Pour sa mini-série Batman : Year 100, Paul Pope a choisi une autre voie puisque son Batman vit en 2039. Mais à la différence de Miller qui dans son Dark Knight imagine l’avenir du personnage pour en quelque sorte en raconter la fin, Paul Pope lui se contente de transporter le héros 100 ans dans un de ses futurs.

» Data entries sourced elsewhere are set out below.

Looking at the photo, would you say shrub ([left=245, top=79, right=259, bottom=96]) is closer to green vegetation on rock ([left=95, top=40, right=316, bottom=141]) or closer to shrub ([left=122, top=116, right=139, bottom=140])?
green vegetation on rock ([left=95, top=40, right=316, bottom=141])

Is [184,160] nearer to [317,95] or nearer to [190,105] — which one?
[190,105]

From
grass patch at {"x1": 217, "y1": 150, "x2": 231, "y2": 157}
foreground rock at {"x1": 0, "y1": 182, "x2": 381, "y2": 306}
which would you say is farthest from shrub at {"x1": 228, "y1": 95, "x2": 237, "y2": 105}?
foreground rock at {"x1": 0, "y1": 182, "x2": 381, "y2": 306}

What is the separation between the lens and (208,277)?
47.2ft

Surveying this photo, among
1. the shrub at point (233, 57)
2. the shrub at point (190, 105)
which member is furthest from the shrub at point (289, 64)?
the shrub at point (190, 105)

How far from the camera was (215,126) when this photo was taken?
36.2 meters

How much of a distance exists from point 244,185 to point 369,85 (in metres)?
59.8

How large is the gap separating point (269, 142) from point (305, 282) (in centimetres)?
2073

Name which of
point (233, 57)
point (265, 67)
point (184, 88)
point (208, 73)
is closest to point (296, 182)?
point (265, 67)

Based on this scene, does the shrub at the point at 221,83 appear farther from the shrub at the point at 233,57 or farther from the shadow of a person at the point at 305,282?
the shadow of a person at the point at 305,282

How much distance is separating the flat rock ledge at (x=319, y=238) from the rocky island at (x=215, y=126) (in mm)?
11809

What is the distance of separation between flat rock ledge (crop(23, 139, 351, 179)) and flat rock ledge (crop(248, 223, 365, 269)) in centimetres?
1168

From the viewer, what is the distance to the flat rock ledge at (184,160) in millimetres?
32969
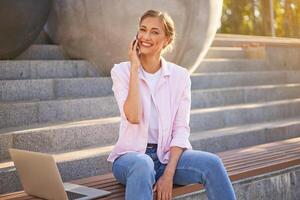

Il ne s’embarrasse donc absolument pas de (re-)raconter les origines traumatiques de Batman ou d’évoquer l’évolution qui l’a amené jusqu’à ce «Year 100» en 2039.[1] Dès la première page, on le découvre en pleine course sur les toits de Gotham, tentant désespérément d’échapper à des agents fédéraux et à leurs chiens d’attaque, malgré une balle dans le corps. Car avant d’essayer de comprendre pourquoi il vient de soudainement devenir l’ennemi n°1 de l’état policier américain, il est bien décidé à sauver sa liberté, voire sa vie. Et il va y consacrer les quarante-huit planches du premier tome (sur quatre).
Il ne faut donc pas s’étonner que la série laisse de nombreuses zones d’ombre sur le Batman de 2039 : elle ne montre que deux jours intenses de la vie de ce Batman limité à son identité costumée. Cela pourra bien sûr être frustrant mais permet de concentrer la série sur l’investigation et surtout l’action. Car Batman : Year 100 est définitivement une aventure de Batman. On y verra donc un Batman, quasiment invincible et capable des prouesses physiques les plus incroyables, enchaîner sans temps mort les scènes de bravoure sorties d’un thriller d’action — fuite par les toits, effraction d’un building fédéral, poursuite à moto, confrontation finale…. Et d’encore trouver le temps de résoudre son enquête, déjouer un complot et gagner la confiance de Jim Gordon.
La série ne peut ainsi pas prétendre être une re-création de Batman.[2] Il s’agit plutôt d’une transposition, Paul Pope s’appropriant le personnage classique et l’insérant dans un de ses univers d’anticipation à court terme. Ce background SF bien qu’un rien gratuit, permet à Pope, comme dans 100 % ou Heavy Liquid, de donner son cachet à la série et de laisser court à son imagination débridée, notamment pour le design ou les gadgets. Son Batman oscille ainsi entre figures imposées (ou clins d’œil) — Arkham, Gordon, Robin, le très classique costume noir et gris…, et innovations anecdotiques — Batman a été oublié, il a une équipe, la Batmobile est une moto, la fausse dentition de monstre…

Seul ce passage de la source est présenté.